=== Page text ===
Battling the feral hog problem

NEW ORLEANS (AP) — Feral swine do more than $1.5 billion a year in damage around the country, and scientists are taking what could be a big step toward controlling them.

They are field-testing poison baits made from a preservative that’s used to cure bacon and sausage.

The tests will cover two major habitats where feral hogs are common during seasons when they’re most likely to go for bait, said Kurt VerCauteren, feral swine project leader for the U.S. Department of Agriculture Wildlife Services.

Tests will start early in 2018 in dry west Texas and continue in humid central Alabama around midsummer.
===
From the feral hog article, reproduce word for word the part that opens with the words containing "NEW ORLEANS (AP)" and closes with "Alabama around midsummer.".
=== Stored data ===
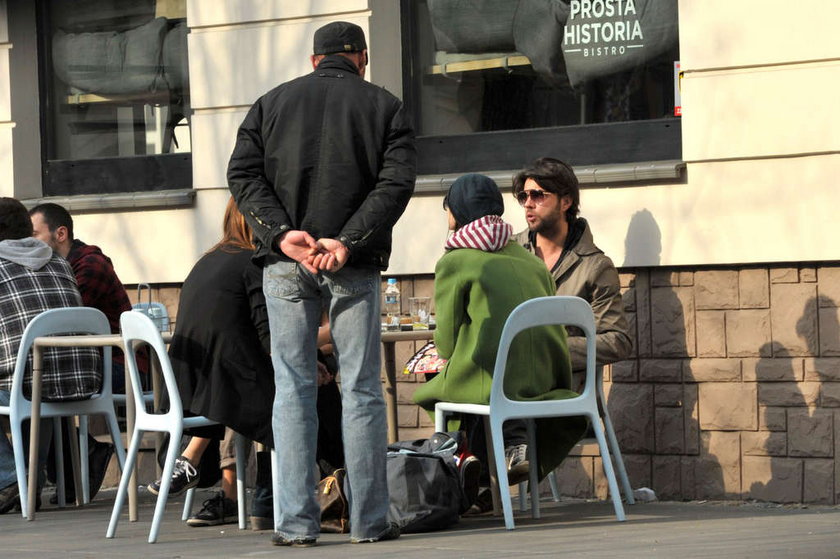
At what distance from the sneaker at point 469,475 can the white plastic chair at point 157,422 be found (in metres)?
1.00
===
*Task response:*
NEW ORLEANS (AP) — Feral swine do more than $1.5 billion a year in damage around the country, and scientists are taking what could be a big step toward controlling them.

They are field-testing poison baits made from a preservative that’s used to cure bacon and sausage.

The tests will cover two major habitats where feral hogs are common during seasons when they’re most likely to go for bait, said Kurt VerCauteren, feral swine project leader for the U.S. Department of Agriculture Wildlife Services.

Tests will start early in 2018 in dry west Texas and continue in humid central Alabama around midsummer.